The new year is a traditional time for cleaning out closets and drawers, clearing out the old, and making way for the new. I want to make sure that the “new” for me is not new stuff, but a new level of simplicity, new avenues for happiness in daily life. Some time ago I began a practice I call “radical de-cluttering.” I started by going through all my closets and drawers, and giving away bags of stuff. Clothes went to the local charity, books to our beloved Pegasus Book Exchange. After this initial cleansing, I began to follow the usual anti-clutter guideline that appears in magazines and on “simplicity” blogs: whenever you acquire something, you give something similar away. New shirt? Out with an old piece of clothing. New book? Old book out. I quickly found that this was no challenge at all.
So I set a new rule for myself: One in, two out. Whenever I acquire something, I get rid of two things.
In my practice of radical de-cluttering, the things that come in and go out do not have to be the same thing.

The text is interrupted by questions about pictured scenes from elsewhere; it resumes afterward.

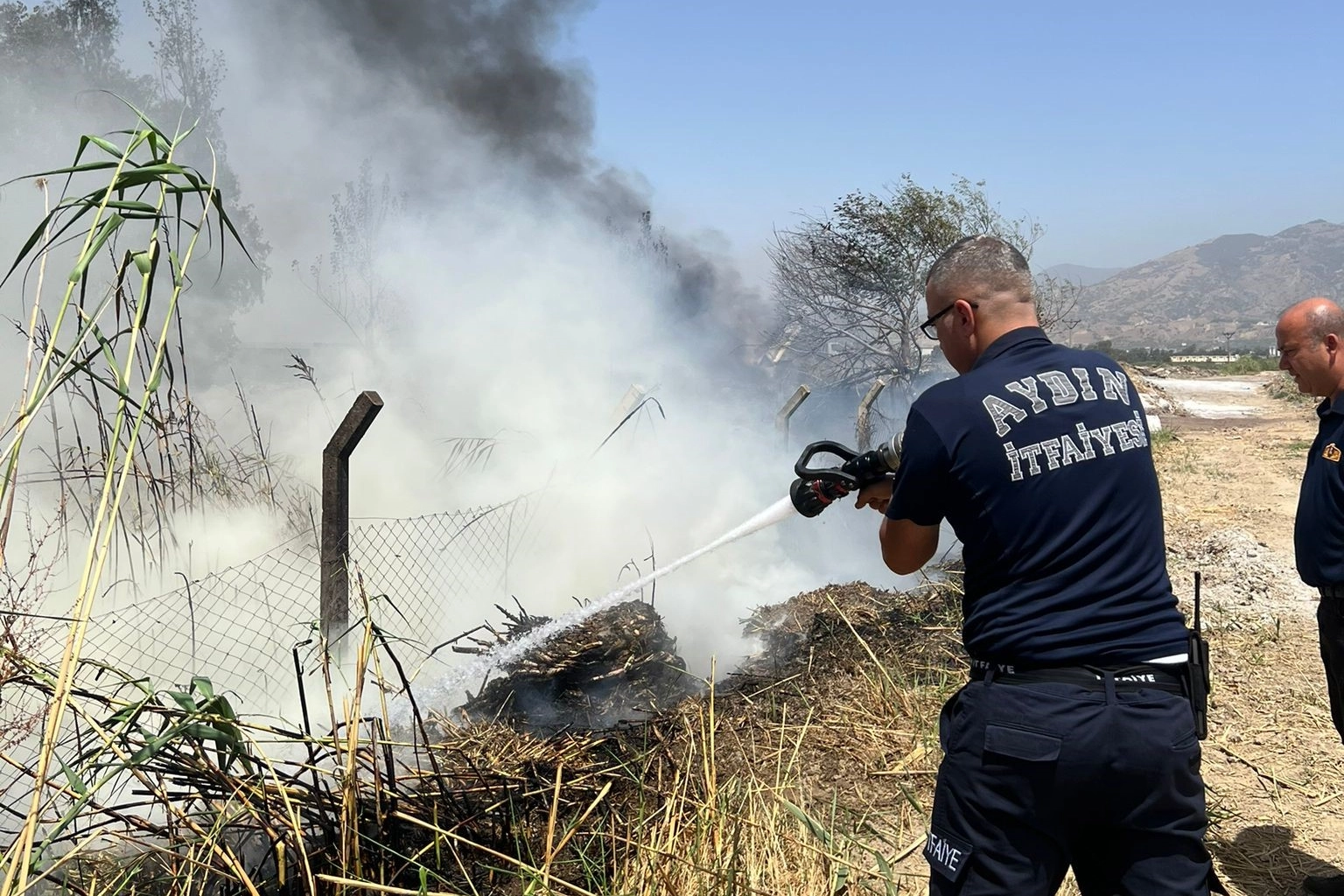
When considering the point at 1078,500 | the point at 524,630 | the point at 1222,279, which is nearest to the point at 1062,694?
the point at 1078,500

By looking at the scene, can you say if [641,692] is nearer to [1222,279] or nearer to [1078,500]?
[1078,500]

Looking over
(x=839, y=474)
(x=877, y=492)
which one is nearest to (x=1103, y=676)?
(x=877, y=492)

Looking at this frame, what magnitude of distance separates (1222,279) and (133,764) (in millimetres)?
189733

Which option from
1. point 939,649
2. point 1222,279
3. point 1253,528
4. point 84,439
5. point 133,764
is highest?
point 1222,279

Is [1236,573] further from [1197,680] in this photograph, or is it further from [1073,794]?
[1073,794]

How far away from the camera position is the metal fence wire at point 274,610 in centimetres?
505

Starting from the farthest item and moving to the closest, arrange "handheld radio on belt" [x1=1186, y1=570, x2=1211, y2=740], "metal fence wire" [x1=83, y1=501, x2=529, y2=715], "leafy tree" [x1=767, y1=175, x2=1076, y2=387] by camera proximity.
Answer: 1. "leafy tree" [x1=767, y1=175, x2=1076, y2=387]
2. "metal fence wire" [x1=83, y1=501, x2=529, y2=715]
3. "handheld radio on belt" [x1=1186, y1=570, x2=1211, y2=740]

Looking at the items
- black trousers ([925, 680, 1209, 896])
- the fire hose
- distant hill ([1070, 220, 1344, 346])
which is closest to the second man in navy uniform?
black trousers ([925, 680, 1209, 896])

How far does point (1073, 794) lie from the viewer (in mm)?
1646

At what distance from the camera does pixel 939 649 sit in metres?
4.49

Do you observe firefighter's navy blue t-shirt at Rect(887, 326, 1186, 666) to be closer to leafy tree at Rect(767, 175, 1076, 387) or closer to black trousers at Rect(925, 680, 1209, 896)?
black trousers at Rect(925, 680, 1209, 896)

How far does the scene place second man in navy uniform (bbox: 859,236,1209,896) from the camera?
166cm

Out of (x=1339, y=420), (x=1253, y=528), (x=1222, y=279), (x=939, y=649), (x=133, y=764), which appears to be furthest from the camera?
(x=1222, y=279)

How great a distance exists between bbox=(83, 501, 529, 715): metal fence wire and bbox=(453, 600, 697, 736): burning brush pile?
84 cm
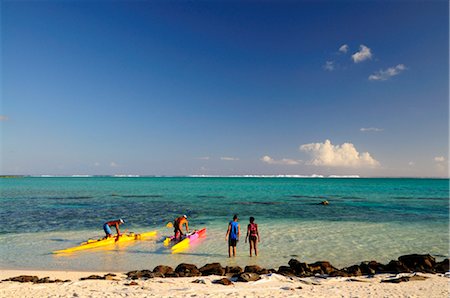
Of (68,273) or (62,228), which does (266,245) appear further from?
(62,228)

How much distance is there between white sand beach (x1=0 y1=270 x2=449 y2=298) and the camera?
954cm

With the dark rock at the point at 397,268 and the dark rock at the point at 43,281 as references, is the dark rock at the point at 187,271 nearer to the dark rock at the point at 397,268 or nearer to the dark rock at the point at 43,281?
the dark rock at the point at 43,281

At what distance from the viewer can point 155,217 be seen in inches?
1167

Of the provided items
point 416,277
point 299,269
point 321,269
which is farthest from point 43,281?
point 416,277

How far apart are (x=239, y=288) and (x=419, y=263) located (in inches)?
314

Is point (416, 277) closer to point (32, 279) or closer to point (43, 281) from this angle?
point (43, 281)

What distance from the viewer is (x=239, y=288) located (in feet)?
33.1

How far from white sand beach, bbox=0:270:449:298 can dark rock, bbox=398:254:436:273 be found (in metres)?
1.02

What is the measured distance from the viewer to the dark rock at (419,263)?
12578mm

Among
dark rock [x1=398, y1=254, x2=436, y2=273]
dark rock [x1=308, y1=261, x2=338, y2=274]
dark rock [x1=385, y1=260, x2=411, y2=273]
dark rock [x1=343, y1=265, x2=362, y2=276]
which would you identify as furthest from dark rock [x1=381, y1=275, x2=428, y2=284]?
dark rock [x1=308, y1=261, x2=338, y2=274]

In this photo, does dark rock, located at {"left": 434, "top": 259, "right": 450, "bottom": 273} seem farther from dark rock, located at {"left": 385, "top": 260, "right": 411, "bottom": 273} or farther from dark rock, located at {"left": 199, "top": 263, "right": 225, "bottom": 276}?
dark rock, located at {"left": 199, "top": 263, "right": 225, "bottom": 276}

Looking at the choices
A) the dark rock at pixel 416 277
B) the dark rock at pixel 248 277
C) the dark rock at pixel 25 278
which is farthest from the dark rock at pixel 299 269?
the dark rock at pixel 25 278

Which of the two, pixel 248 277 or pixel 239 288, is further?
pixel 248 277

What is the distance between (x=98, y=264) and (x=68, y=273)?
166cm
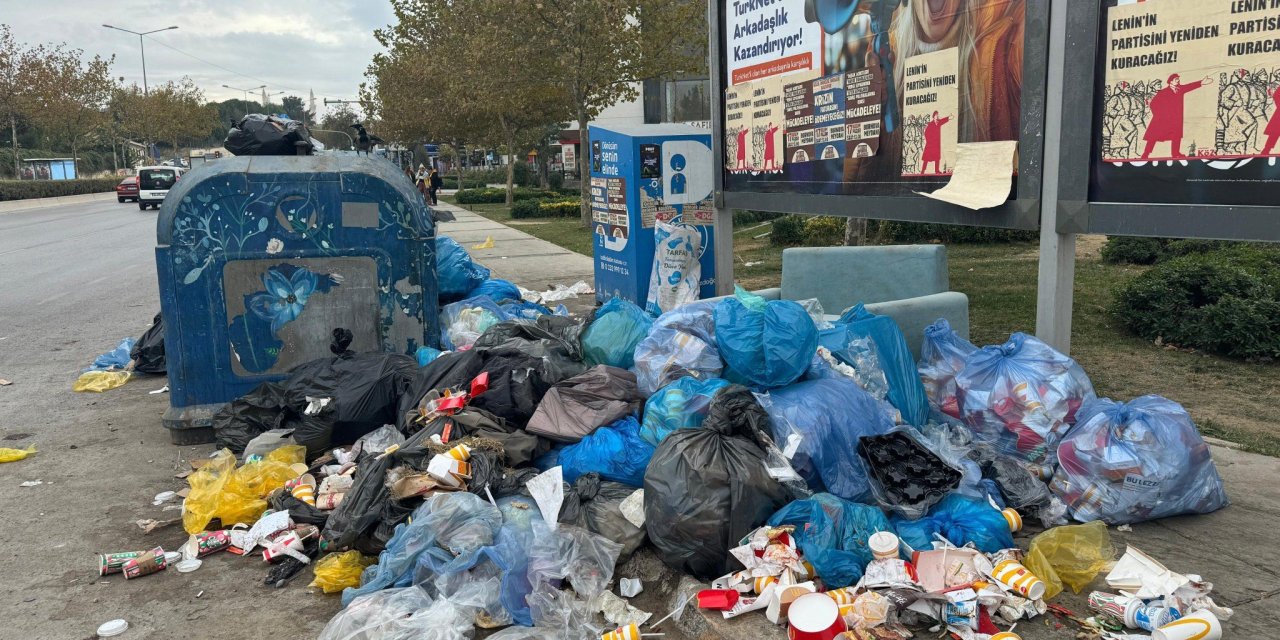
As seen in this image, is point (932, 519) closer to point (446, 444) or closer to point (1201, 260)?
point (446, 444)

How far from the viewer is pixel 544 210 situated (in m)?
24.1

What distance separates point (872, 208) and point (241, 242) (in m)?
3.74

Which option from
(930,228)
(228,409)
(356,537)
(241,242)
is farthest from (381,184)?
(930,228)

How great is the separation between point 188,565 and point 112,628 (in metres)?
0.52

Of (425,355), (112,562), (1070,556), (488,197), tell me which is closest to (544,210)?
(488,197)

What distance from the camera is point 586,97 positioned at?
1919 cm

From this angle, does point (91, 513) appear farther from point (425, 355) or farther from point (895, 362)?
point (895, 362)

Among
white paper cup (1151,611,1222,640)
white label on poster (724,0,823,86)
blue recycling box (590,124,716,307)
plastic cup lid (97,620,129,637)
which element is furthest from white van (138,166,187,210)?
white paper cup (1151,611,1222,640)

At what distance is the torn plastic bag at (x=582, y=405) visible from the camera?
13.8 feet

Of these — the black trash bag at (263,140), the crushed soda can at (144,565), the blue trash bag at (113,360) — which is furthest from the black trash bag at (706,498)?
the blue trash bag at (113,360)

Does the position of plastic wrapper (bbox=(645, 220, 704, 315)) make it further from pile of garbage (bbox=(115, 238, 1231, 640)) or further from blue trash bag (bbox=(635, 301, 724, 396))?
blue trash bag (bbox=(635, 301, 724, 396))

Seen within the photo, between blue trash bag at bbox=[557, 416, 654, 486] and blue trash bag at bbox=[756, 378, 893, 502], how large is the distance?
60 cm

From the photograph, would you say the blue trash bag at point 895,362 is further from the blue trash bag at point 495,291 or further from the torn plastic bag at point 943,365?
the blue trash bag at point 495,291

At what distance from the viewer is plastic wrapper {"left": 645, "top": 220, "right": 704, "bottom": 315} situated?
761 cm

I can buy a book, say, and give away a pair of shoes and a flower pot. This allows me to re-dress imbalance, and to choose what I want to emphasize in my life (including a little joyful frivolity). Maybe I have too many hats, but could use a pair of garden clogs. Maybe I have too many books, but don’t care! Maybe I want to keep more and more books, and less and less of everything else until eventually I live with nothing but a library and a teacup!
I make exceptions: consumables such as food (obviously), but also other things that are regularly used up and replaced–office supplies, kitchen towels, socks. (This allows me a nice bit of room to cheat, since I am obsessed with office supplies, and I seem to let myself have as many notebooks and bottles of fountain pen ink as I want.) Otherwise, in my calculus a thing is a thing. I don’t care how big or how small it is, or how much it cost. A car counts for one thing, a book of poetry counts for one thing, and I don’t make exceptions for gifts I receive, or fabulous thrift store finds.
One in, two out. Even though I started by (I thought) thoroughly doing away with the superfluous, I am amazed that after about a year, the one in/two out rule is still very easy to live by. I am looking forward to it becoming difficult. I am hoping, one day, to get to the point that the material things I keep in my life are so well-chosen that I have to think deeply about any acquisition I make, to wonder, “Wow, if I really want this thing, then what will I give up?” To have to truly measure need/desire/authenticity. Maybe someday when I am aged and wise my possessions and my spirit will find themselves in perfect harmony–then maybe I’ll change to the one in/one out plan, or not bother to think about such things at all.
I love (to the point of obsession, really) the work of Lloyd Kahn, and have spent much of this month pouring over his newest volume, Tiny Homes: Simple Shelter. With my drastic need for privacy, and a daughter who plays cello, piano, guitar, and ukulele, I don’t envision us moving into a tiny home anytime soon. The airiness of our old farmhouse feels simple in its own right. But I do agree with Kahn’s feeling that everyone can find inspiration in the tiny shelter movement: “You can get ideas here for simplifying your life, wherever you live.”
Want to join me in Radical De-Cluttering? What other ways are you all simplifying in 2013?